Appl Opt. 2022 Feb 20;61(6):C116-C124. doi: 10.1364/AO.445315.
Conventional dictionary-learning-based computed tomography (CT) reconstruction methods extract patches from an original image to train, ignoring the consistency of pixels in overlapping patches. To address the problem, this paper proposes a method combining convolutional sparse coding (CSC) with total variation (TV) for sparse-view CT reconstruction. The proposed method inherits the advantages of CSC by directly processing the whole image without dividing it into overlapping patches, which preserves more details and reduces artifacts caused by patch aggregation. By introducing a TV regularization term to enhance the constraint of the image domain, the noise can be effectively further suppressed. The alternating direction method of multipliers algorithm is employed to solve the objective function. Numerous experiments are conducted to validate the performance of the proposed method in different views. Qualitative and quantitative results show the superiority of the proposed method in terms of noise suppression, artifact reduction, and image details recovery.

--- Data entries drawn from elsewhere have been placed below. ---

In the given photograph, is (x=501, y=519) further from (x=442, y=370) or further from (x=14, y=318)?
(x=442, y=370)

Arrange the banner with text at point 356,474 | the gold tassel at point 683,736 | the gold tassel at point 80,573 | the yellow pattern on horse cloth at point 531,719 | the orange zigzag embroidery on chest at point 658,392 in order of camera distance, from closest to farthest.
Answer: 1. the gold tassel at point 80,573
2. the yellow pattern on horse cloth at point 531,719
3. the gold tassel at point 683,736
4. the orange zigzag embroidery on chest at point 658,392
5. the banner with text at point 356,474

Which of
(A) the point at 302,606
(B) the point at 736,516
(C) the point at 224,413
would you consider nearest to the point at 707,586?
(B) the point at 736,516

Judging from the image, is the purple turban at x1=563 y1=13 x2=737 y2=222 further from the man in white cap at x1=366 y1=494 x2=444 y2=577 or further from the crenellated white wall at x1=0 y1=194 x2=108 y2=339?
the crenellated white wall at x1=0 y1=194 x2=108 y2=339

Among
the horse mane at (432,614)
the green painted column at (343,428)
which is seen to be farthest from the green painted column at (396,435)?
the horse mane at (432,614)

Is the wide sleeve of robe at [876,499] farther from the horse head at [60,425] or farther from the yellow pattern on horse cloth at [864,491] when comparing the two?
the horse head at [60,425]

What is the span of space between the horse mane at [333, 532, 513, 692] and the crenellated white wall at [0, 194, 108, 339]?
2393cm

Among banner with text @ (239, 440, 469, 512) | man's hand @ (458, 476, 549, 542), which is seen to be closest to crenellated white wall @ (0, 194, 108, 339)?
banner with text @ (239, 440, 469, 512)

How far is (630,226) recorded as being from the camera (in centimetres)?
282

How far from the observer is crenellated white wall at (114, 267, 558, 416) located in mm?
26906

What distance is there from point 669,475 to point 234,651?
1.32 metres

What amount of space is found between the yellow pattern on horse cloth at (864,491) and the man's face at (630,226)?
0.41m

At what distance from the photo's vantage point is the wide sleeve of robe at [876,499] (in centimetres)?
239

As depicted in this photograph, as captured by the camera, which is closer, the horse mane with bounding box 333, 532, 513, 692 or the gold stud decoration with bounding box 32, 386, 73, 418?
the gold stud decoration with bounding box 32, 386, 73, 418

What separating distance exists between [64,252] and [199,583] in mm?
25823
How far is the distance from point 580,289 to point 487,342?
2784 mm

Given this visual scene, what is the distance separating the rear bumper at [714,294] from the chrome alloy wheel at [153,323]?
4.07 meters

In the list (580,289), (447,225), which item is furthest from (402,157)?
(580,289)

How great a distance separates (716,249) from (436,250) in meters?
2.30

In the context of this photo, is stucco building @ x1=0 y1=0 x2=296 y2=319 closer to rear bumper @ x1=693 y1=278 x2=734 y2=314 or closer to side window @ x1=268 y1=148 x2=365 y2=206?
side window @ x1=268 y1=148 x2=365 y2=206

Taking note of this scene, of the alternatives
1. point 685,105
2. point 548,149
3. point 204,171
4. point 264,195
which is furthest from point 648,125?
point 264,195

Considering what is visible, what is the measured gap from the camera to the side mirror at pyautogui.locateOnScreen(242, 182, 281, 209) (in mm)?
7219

基于传统字典学习的计算机断层扫描(CT)重建方法从原始图像中提取补丁进行训练,忽略了重叠补丁中像素的一致性。为了解决这个问题,本文提出了一种将卷积稀疏编码(CSC)与全变差(TV)相结合的方法,用于稀疏视图 CT 重建。该方法通过直接处理整个图像而不将其分割为重叠补丁来继承 CSC 的优点,从而保留更多的细节并减少由补丁聚合引起的伪影。通过引入 TV 正则化项来增强图像域的约束,可以有效地进一步抑制噪声。使用增广拉格朗日乘子算法来求解目标函数。进行了大量实验来验证所提出方法在不同视图下的性能。定性和定量结果表明,所提出的方法在噪声抑制、伪影减少和图像细节恢复方面具有优势。